The answer is not shame without hope. The answer is repentance and grace. Christ died for sinners. He forgives, cleanses, teaches, and changes His people. A husband should not say, “That is just how I am.” In Christ, he is called to grow. The Spirit of God produces love, joy, peace, longsuffering, gentleness, goodness, faith, meekness, and self-control (Galatians 5:22-23).
Repentance should become visible. It may begin with a humble confession: “I have not loved you as I should. I have cared too much about my own comfort and too little about your burdens. I want to learn how to nourish and cherish you better.” But words must be followed by action. A husband should ask his wife what would help, listen without arguing, and take specific steps. If patterns are deep, repeated, or harmful, he should invite accountability from mature believers and seek wise pastoral or professional help.
A Godly Husband Loves Her as His Own Body
Ephesians 5 does not call husbands to vague admiration. It calls them to embodied love. A husband is to nourish and cherish his wife because she is not a rival, servant, accessory, or inconvenience. She is his wife. In marriage, God has joined them together as one flesh.
To nourish her is to care for what strengthens her life. To cherish her is to treat her with warmth, tenderness, and honor. Together, these words describe a love that is practical and affectionate, responsible and gentle, sacrificial and wise.

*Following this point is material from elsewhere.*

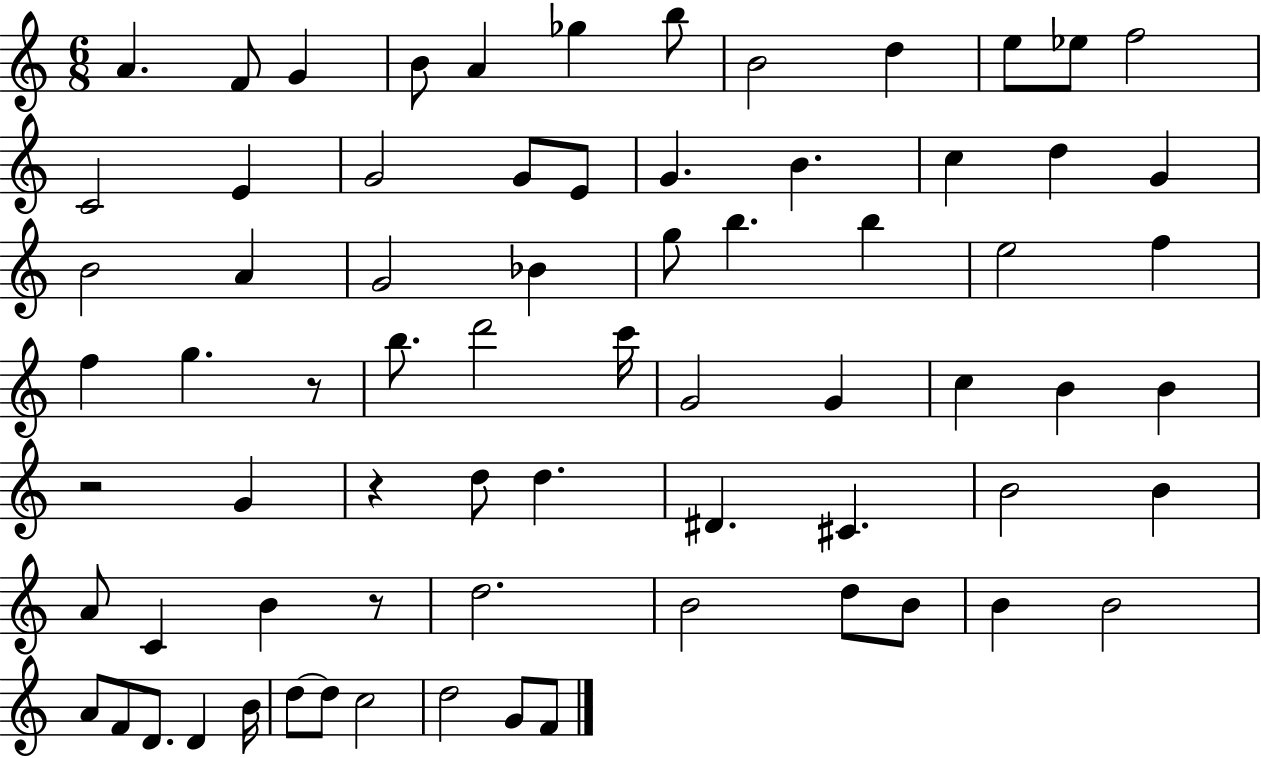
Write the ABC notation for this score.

The husband who loves this way reflects, in a small and imperfect way, the love of Christ for His church. Christ does not neglect His bride. He nourishes and cherishes her. Therefore, a godly husband must learn to look at his wife’s burdens, needs, joys, fears, limitations, and hopes with Christlike concern, and then love her not merely in word, but in deed and in truth.
Study Questions
- According to Ephesians 5:28-29, why does Paul say that a husband who loves his wife is also loving himself?
- What is the difference between “nourishing” and “cherishing” a wife, and why are both necessary for biblical love?
- How does the “one flesh” truth from Genesis 2:24 shape the way a husband should think about his wife’s burdens, needs, and well-being?
- Why is generosity toward a wife not the same as careless or unilateral spending, and how should mutual stewardship guide decisions about money, time, and household priorities?
- What should a husband do if he realizes he has been neglectful, passive, harsh, or selfish in the way he has treated his wife?